(begin)
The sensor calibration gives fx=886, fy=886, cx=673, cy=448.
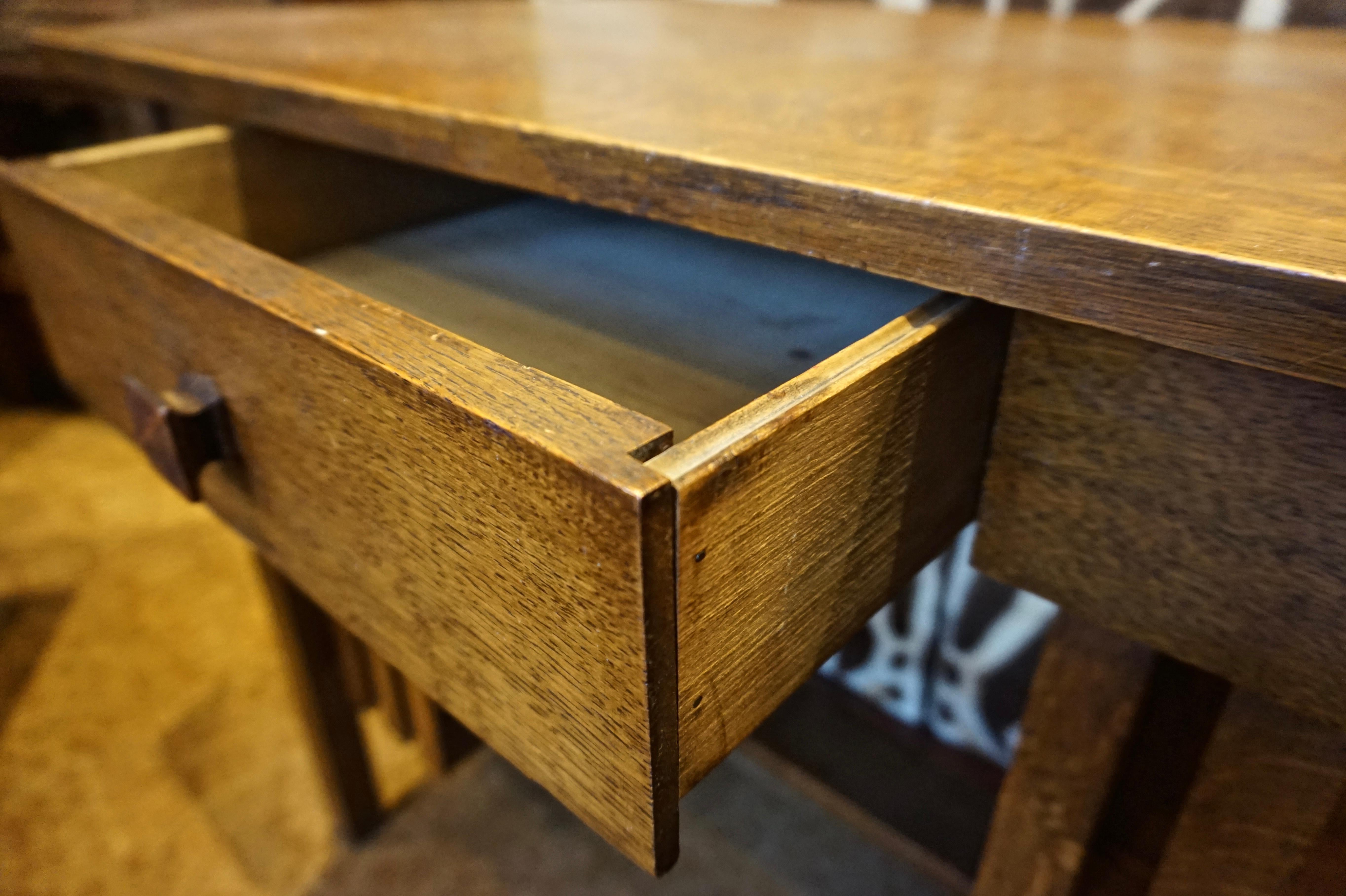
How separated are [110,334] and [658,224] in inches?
15.5

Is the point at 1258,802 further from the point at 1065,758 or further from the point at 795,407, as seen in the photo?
the point at 795,407

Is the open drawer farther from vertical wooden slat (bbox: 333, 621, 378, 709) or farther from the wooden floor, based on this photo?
the wooden floor

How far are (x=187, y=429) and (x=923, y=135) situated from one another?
40 cm

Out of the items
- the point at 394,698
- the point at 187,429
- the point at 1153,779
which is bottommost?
the point at 394,698

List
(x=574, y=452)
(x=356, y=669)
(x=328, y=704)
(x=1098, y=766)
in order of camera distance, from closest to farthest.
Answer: (x=574, y=452), (x=1098, y=766), (x=328, y=704), (x=356, y=669)

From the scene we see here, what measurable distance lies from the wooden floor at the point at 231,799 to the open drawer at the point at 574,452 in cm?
68

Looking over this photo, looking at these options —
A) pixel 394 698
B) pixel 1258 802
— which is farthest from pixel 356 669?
pixel 1258 802

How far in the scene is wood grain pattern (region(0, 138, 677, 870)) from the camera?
0.26 m

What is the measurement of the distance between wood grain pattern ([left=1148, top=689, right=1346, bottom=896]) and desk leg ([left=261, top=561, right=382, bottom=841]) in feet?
2.61

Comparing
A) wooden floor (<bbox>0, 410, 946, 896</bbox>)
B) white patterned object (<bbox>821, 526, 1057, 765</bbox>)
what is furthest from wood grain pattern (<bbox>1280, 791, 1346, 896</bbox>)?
wooden floor (<bbox>0, 410, 946, 896</bbox>)

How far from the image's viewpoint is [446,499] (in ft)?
1.03

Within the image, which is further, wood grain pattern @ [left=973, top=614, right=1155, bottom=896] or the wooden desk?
wood grain pattern @ [left=973, top=614, right=1155, bottom=896]

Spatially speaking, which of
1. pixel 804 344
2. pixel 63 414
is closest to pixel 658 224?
pixel 804 344

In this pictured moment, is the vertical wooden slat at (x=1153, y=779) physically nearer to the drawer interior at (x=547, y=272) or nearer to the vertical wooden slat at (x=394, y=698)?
the drawer interior at (x=547, y=272)
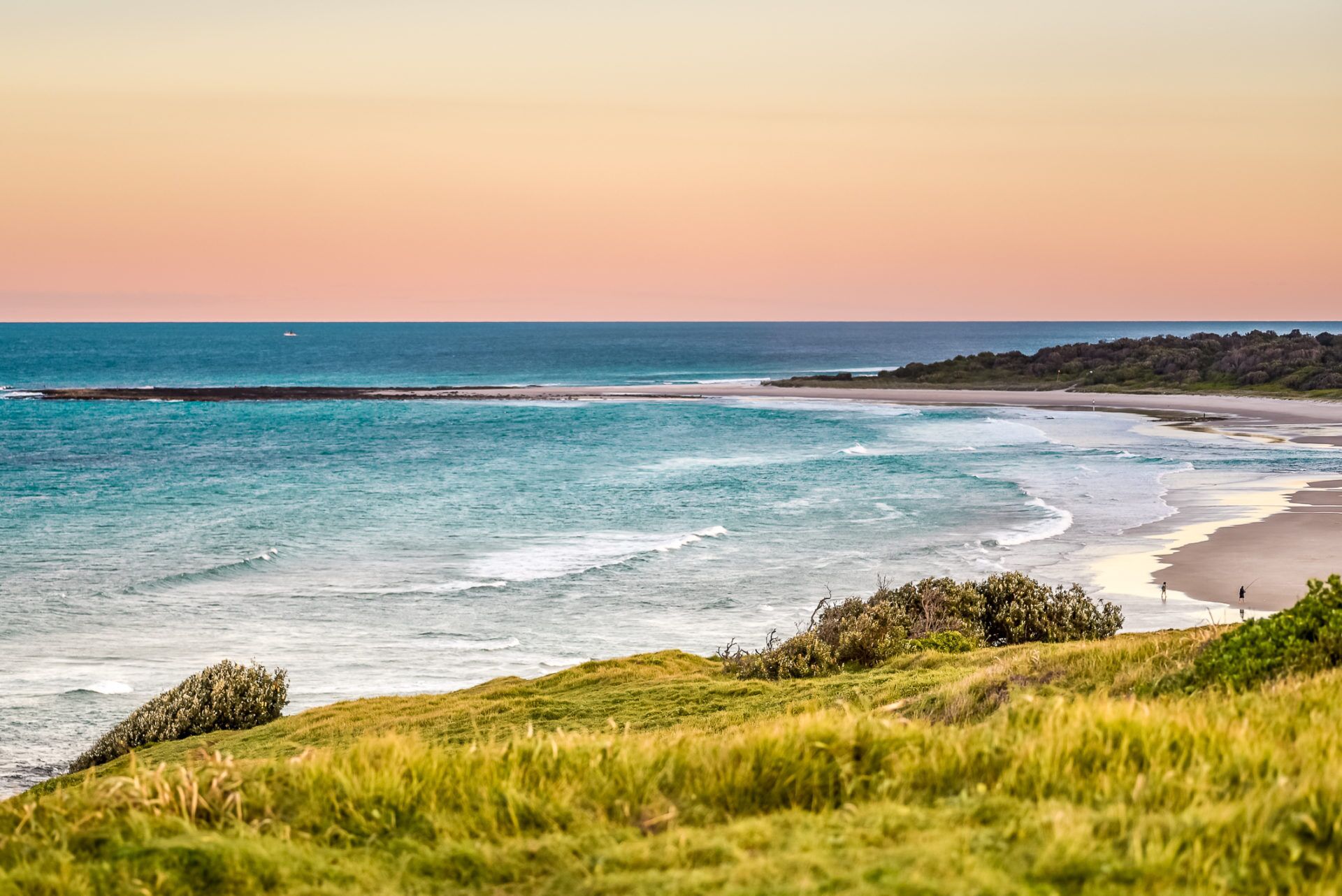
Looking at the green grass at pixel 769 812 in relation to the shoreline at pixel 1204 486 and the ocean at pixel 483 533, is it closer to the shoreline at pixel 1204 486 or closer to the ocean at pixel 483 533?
the ocean at pixel 483 533

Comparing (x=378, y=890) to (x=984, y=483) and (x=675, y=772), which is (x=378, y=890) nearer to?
(x=675, y=772)

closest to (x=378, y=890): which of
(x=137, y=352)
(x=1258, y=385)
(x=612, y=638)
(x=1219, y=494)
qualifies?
(x=612, y=638)

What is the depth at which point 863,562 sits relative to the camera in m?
28.8

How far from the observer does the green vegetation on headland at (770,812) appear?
3.84 m

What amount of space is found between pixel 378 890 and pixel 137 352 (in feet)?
666

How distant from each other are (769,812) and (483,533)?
1221 inches

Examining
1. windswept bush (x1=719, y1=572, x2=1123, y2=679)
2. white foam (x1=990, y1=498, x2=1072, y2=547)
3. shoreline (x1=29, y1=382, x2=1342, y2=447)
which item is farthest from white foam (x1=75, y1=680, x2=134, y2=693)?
shoreline (x1=29, y1=382, x2=1342, y2=447)

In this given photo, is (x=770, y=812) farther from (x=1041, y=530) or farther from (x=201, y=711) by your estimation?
(x=1041, y=530)

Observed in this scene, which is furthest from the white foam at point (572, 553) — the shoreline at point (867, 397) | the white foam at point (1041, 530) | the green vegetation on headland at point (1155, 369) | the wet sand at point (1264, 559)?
the green vegetation on headland at point (1155, 369)

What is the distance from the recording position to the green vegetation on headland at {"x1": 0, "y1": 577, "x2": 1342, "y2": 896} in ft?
12.6

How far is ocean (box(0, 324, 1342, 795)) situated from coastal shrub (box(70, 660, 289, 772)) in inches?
57.3

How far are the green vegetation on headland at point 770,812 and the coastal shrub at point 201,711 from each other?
9.96 meters

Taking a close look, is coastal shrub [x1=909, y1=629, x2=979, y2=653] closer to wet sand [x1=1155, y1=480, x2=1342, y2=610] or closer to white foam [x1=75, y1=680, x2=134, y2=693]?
wet sand [x1=1155, y1=480, x2=1342, y2=610]

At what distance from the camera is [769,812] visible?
4.85 meters
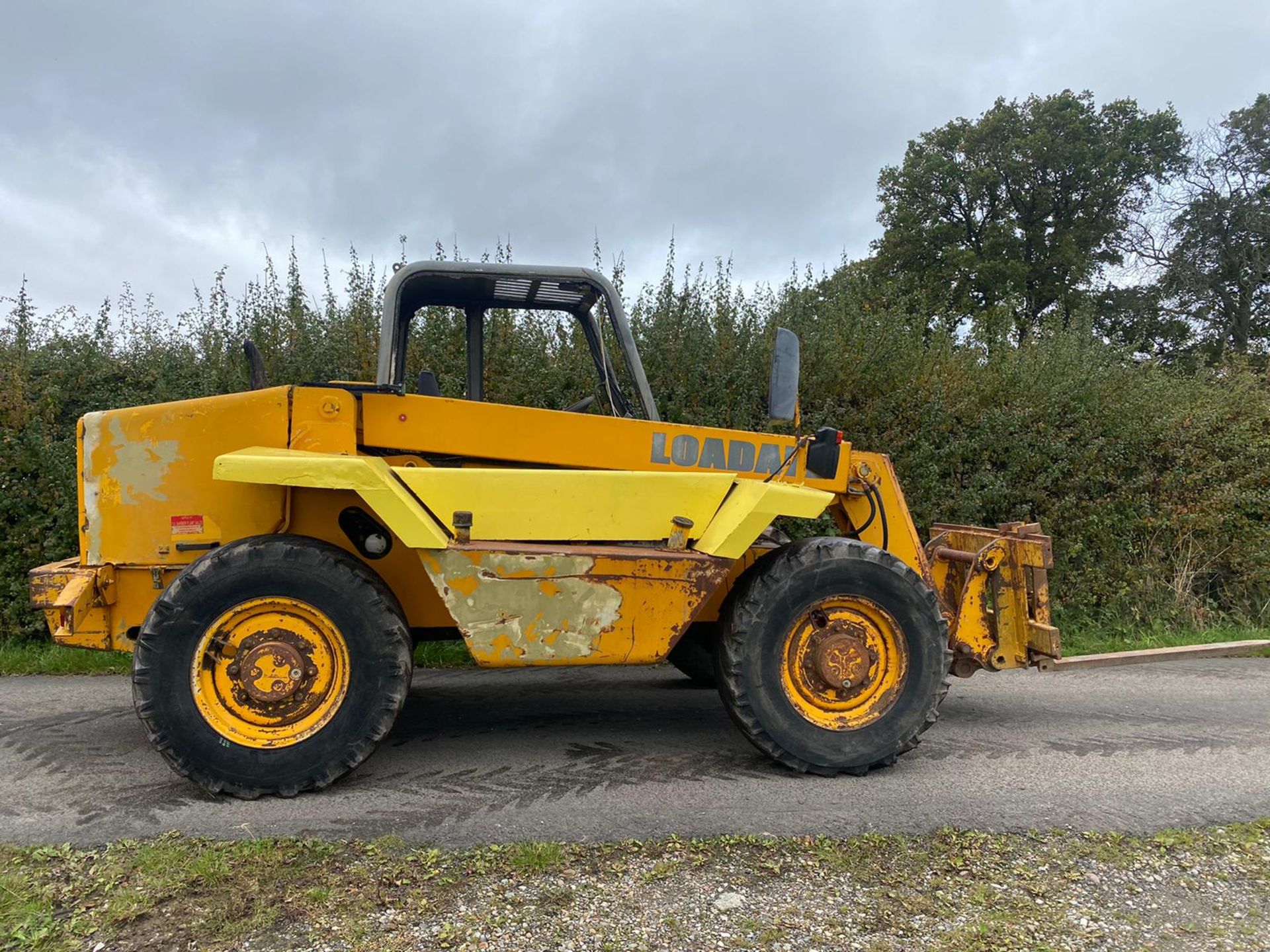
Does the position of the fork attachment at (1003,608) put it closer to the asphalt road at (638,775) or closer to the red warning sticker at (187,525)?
the asphalt road at (638,775)

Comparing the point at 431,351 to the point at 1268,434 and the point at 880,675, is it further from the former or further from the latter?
the point at 1268,434

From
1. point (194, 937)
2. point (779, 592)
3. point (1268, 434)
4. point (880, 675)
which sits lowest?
point (194, 937)

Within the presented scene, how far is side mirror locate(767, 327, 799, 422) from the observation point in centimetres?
365

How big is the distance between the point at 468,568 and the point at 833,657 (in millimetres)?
1668

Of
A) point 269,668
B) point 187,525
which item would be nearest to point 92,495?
point 187,525

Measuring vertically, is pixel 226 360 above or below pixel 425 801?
above

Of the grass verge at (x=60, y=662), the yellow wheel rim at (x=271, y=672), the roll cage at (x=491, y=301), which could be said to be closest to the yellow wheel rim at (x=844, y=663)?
the roll cage at (x=491, y=301)

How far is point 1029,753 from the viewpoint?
386cm

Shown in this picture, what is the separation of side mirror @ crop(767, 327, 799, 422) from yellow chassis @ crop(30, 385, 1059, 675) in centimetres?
35

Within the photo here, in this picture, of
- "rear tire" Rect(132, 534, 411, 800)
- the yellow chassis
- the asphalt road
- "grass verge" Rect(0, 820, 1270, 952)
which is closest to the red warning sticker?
the yellow chassis

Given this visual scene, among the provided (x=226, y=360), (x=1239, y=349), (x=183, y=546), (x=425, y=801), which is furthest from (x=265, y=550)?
(x=1239, y=349)

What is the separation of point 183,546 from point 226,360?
13.1 ft

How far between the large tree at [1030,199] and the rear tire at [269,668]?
22.5 meters

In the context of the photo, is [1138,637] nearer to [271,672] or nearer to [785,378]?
[785,378]
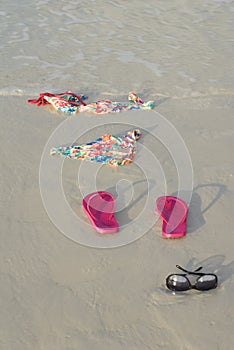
(end)
List every line in the entries above that contains the string "grain", matching case exactly.

How far in the scene is wood grain pattern (region(0, 138, 677, 870)) from the camera?
What is the measurement of the distance between wood grain pattern ([left=1148, top=689, right=1346, bottom=896]) and desk leg ([left=261, top=561, right=382, bottom=841]) in feet?
what is furthest from wood grain pattern (<bbox>1280, 791, 1346, 896</bbox>)?
Within the image, which is further, wood grain pattern @ [left=973, top=614, right=1155, bottom=896] or the wooden desk?
wood grain pattern @ [left=973, top=614, right=1155, bottom=896]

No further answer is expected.